Andai saja ada Mas Nathan, dia pasti akan membantuku. Tapi aku tidak bisa terus mengandalkan Mas Nathan.
Semangat Anindira!
Kamu pasti bisa menjadi istri dan ibu yang strong.
🌸🌸🌸
Malam hari,
Aku sengaja pergi ke kamar Arsy, berencana untuk tidur di sana. Saat aku membuka pintu kamarnya, Arsy sedang sibuk bermain dengan mainan baru yang di belikan oleh Bella.
"Arsy belum tidur?"
Dia hanya menoleh sekilas, lalu kembali bermain tidak mempedulikan kedatanganku. Ah rupanya mogok bicara masih berlanjut.
"Boleh mama ikutan?"
Begitu aku duduk di sampingnya. Arsy menghela napas lalu beranjak pergi meninggalkanku. Dia naik ke atas kasur dan tidur dengan menghadap ke tembok.
Ternyata sesakit ini rasanya di abaikan oleh Arsy, dia bisa semarah ini hanya karena aku menampar tantenya.
Yah.. aku juga salah sih. Tidak seharusnya memperlihatkan kekerasan di depan Arsy.
"Arsy, mau sampai kapan marah sama mama?" aku menghampiri Arsy, lalu ikut naik ke kasurnya.
Membelai rambut gadis kecil itu dengan lembut. Rambutnya berwarna pirang coklat, mirip dengan Jihan. Wajahnya juga sangat mirip dengan Jihan, hanya sifatnya saja mungkin yang benar - benar mirip dengan Mas Nathan.

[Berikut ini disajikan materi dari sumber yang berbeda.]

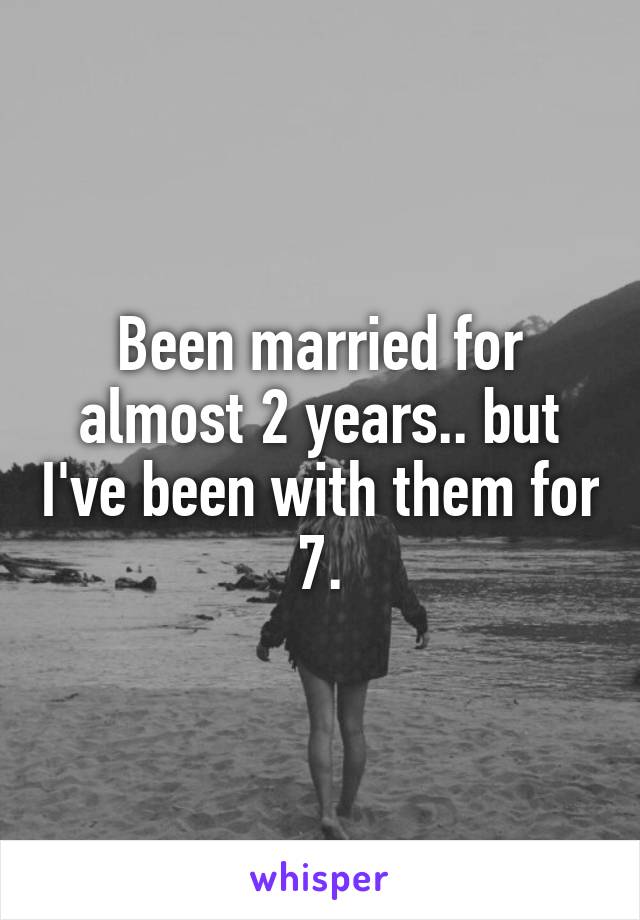 Been married for almost 2 years.. but I've been with them for 7.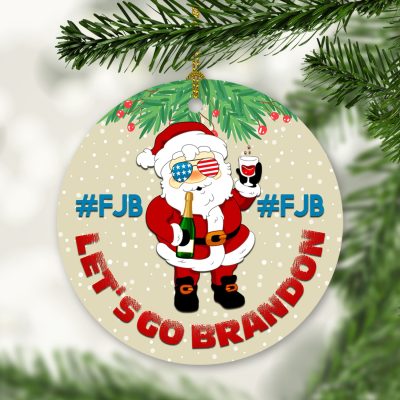 Santa Let's Go Brandon Chant Anti Biden Circle Christmas Ornament - Funny Joe Biden Ornament Keepsake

Yaa.. benar kata Bella, aku hanyalah orang luar untuk Arsy. Berbeda dengan Bella, statusnya sebagai saudara kandung Jihan, tentu saja membuat hubungannya dengan Arsy lebih kuat.
Tanpa terasa air mataku menetes, mengenai pipi Arsy. Aku segera mengusapnya sebelum Arsy sadar. Tapi terlambat, Arsy sudah membalikkan badannya. Mata bulatnya kini menatapku sendu.
"Mama kenapa nangis?"
Aku segera menggeleng. Berusaha menyembunyikan air mataku.
"Iya Arsy maafin mama. Tapi jangan nangis lagi ya. Kata papa, Arsy harus jadi anak baik. Gak boleh buat mama nangis."
Penuturan gadis kecil yang polos itu membuat hatiku terketuk.
"Mama yang harusnya minta maaf sama Arsy. Maaf ya... Tadi siang itu mama khawatir banget. Takut Arsy di culik. Makanya mama marah."
Arsy mengangguk, "Arsy juga minta maaf ya, ma. Udah buat mama khawatir."
Akhirnya.... Aku langsung merengkuh Arsy dalam pelukanku. Sungguh aku sangat menyayanginya dengan tulus.
"Mama." Arsy melepaskan pelukannya.
"Ya sayang?"
"Tadi siang Tante Bella bilang, kalau punya ibu tiri gak enak. Karena ibu tiri itu jahat."
Bella!
Dia benar-benar nenek sihir. Aku tahu tujuan Bella kali ini ingin mempengaruhi Arsy agar membenciku.
"Menurut Arsy gimana? memangnya mama jahat?"
Arsy menggelengkan kepalanya. "Nggak. Mama Nindi baik. Sayang sama Arsy. Jadi Tante Bella itu bohong dong, Ma."
"Arsy, mama itu sayang banget sama Arsy. Jadi kalau ada yang bilang mama akan jahat ke Arsy, itu gak benar."
"Iya ma. Arsy ngerti."
Aku menghela napas berat. Sepertinya masalah ini tidak bisa di biarkan begitu saja. Mas Nathan harus tahu apa yang telah di lakukan Bella hari ini.